** Opening Material provided block **

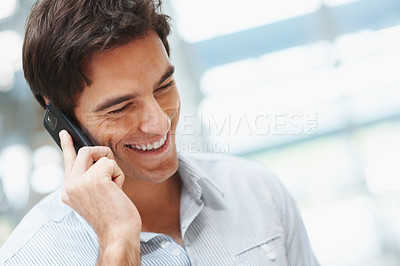 Buy stock photo Closeup of a smiling smart young man talking over the cellphone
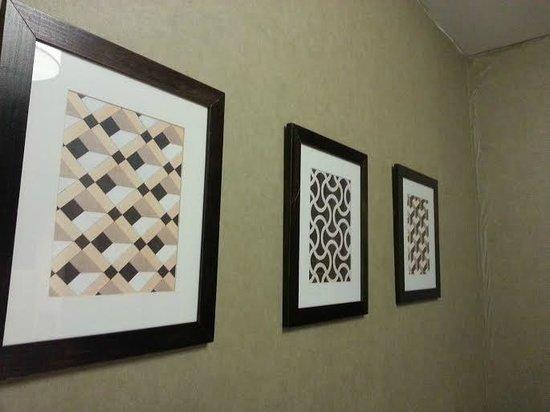 "on wall & ""melting"" wallpaper from leak in sleeping area"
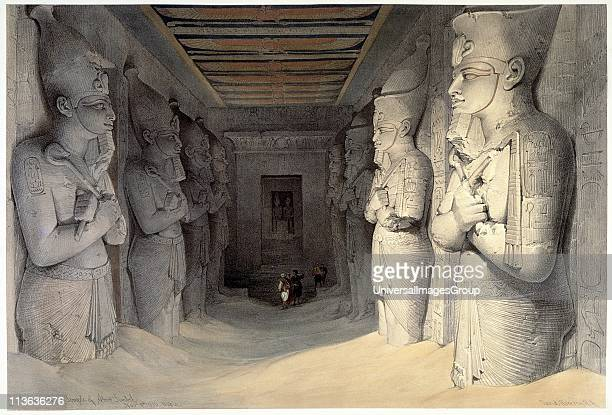 Giant limestone statues of Ramses II holding the crook and the flail symbols of kingship Temple of Ramses Abu Simbel On left each statue has...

** Closing Material provided block **

▶ [Your objective]: Everything from the line that contains "wallpaper from leak" through the final line of the material should be returned exactly, except the pictures.

▶ [Result of this task]:
 "on wall & ""melting"" wallpaper from leak in sleeping area"
 Giant limestone statues of Ramses II holding the crook and the flail symbols of kingship Temple of Ramses Abu Simbel On left each statue has...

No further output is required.